- #Dropzone gameplay how to
- #Dropzone gameplay software
- #Dropzone gameplay plus
The go-to remedy is to have the main sprite drift backwards to allow for more screen real estate between it and whichever side of the screen it is flying towards, and that is somethingīut there are bigger issues plaguing the gameplay in these games than the centralised sprite dilemma, issues which Parallaxian should fundamentally circumvent by virtue of it (or Uridium-like!) unfairness and frustration that can result. I have long been aware of the playability issue of bi-directionally scrolling shoot-em-ups with a centrally located sprite and the Dropzone-like This, of course, provides important lessons / warnings for me as I continue to develop Parallaxian. It may also be the case that the collision detection appears a little squiffy at times, seemingly erring on the side of you missing the enemy, but I have yet to see.
#Dropzone gameplay plus
The central location of the player's sprite plus the high speed at which the scrolling occurs, gives very little reaction time. Despite the presence of a radar display to warn you what's off-screen (a feature sadly lacking in Uridium),.

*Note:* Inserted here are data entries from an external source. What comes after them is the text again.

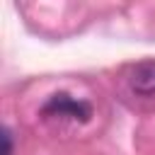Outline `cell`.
<instances>
[{
  "mask_svg": "<svg viewBox=\"0 0 155 155\" xmlns=\"http://www.w3.org/2000/svg\"><path fill=\"white\" fill-rule=\"evenodd\" d=\"M128 82H131V90L136 94H143V97L155 94V58L136 63L133 70H131Z\"/></svg>",
  "mask_w": 155,
  "mask_h": 155,
  "instance_id": "7a4b0ae2",
  "label": "cell"
},
{
  "mask_svg": "<svg viewBox=\"0 0 155 155\" xmlns=\"http://www.w3.org/2000/svg\"><path fill=\"white\" fill-rule=\"evenodd\" d=\"M41 114L46 119H68L75 124H87L92 119V104L85 99H75L68 92H56L41 107Z\"/></svg>",
  "mask_w": 155,
  "mask_h": 155,
  "instance_id": "6da1fadb",
  "label": "cell"
},
{
  "mask_svg": "<svg viewBox=\"0 0 155 155\" xmlns=\"http://www.w3.org/2000/svg\"><path fill=\"white\" fill-rule=\"evenodd\" d=\"M2 155H12V133H10V128H2Z\"/></svg>",
  "mask_w": 155,
  "mask_h": 155,
  "instance_id": "3957f363",
  "label": "cell"
}]
</instances>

a broad "arc" or other vertically substantial projectile would have been much preferrable. Making them extremely hard to hit this problem is compounded by their propensity for sudden dives or climbs.

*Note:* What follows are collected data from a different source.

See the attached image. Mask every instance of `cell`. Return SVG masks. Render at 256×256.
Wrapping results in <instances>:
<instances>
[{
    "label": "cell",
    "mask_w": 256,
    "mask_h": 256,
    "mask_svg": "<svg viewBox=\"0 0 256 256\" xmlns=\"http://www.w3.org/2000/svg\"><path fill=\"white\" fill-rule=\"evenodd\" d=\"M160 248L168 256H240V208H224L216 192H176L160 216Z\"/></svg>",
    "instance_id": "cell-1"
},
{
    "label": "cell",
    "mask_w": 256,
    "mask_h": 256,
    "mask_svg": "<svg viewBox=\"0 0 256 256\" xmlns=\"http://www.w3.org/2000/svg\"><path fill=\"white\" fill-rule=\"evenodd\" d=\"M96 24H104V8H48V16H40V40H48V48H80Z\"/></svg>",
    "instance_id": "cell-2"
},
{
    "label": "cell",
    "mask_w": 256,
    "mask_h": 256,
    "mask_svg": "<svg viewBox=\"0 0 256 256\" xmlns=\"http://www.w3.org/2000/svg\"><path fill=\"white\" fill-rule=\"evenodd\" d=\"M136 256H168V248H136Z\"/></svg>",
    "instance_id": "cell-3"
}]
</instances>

#Dropzone gameplay software
The enemies (which mostly consist of software sprites made of chars) are too small, especially with regard to their vertical height,. I refer, of course, to the utterly horrible experience of shooting the enemies, a playability problem which can be deconstructed thus: While there are no playability issues with collecting and depositing the little "men", the rest of the gameplay is a stressful chore at best and a fingernails-scraping-on-a-blackboard Yes, I'm sad to say it, but Dropzone - probably like its Defender inspiration - is not a Or rather, there is one elephant-in-the-room, king-sized, over-riding mega reason why this cannot be considered among the greatest of the C64 games: I have never examined the code,īut, despite all of those positives, there are reasons why this is not a What Makes This Game Great article. #Dropzone gameplay how to
Unlike many Commodore 64 games of its era and well beyond, it exhibited no jagged unstable raster jitter between the scrolling area of the screen and the panel zone now this may have been a happyĪccident caused by lack of critical change in background colour, or it may be the result of Maclean knowing how to stabilise the raster at such interfaces. (On the landscape issue, for quite a while many people in the scene believed it was a scrolling bitmap, but according to well, its landscape and title screen were, even if the aliens and main sprite in the game were markedly less so. It was graphically superior to most games of its era. Its sound effects raised the bar on the platform, which is apparently attributable to it being the first C64 game to use. It featured in-game AI based on "feedback loops" that responded, on the fly, to the player's inputs and on-screen actions to this day, very few Commodore 64. It had variable speed, bi-directional horizontal smooth scrolling, complete with inertia / momentum effects, which came at a time when this wasn't exactly commonplace. So what was so special about it? Why the lavish praise for its technical qualities? Preceded it on the C64 all the more astounding. Which Maclean coded first, so it wasn't even designed from the outset for the Commodore 64's relative strengths, making its technical ascendancy over almost everything that The same publisher, coded by Archer Maclean.ĭropzone was actually a near direct byte-by-byte port from the Atari 800 original version of the game, Gold), I made reference to the technical superiority of its contemporary stablemate Retrospective assessment of Raid Over Moscow on the Commodore 64 (released in 1984īy U.S.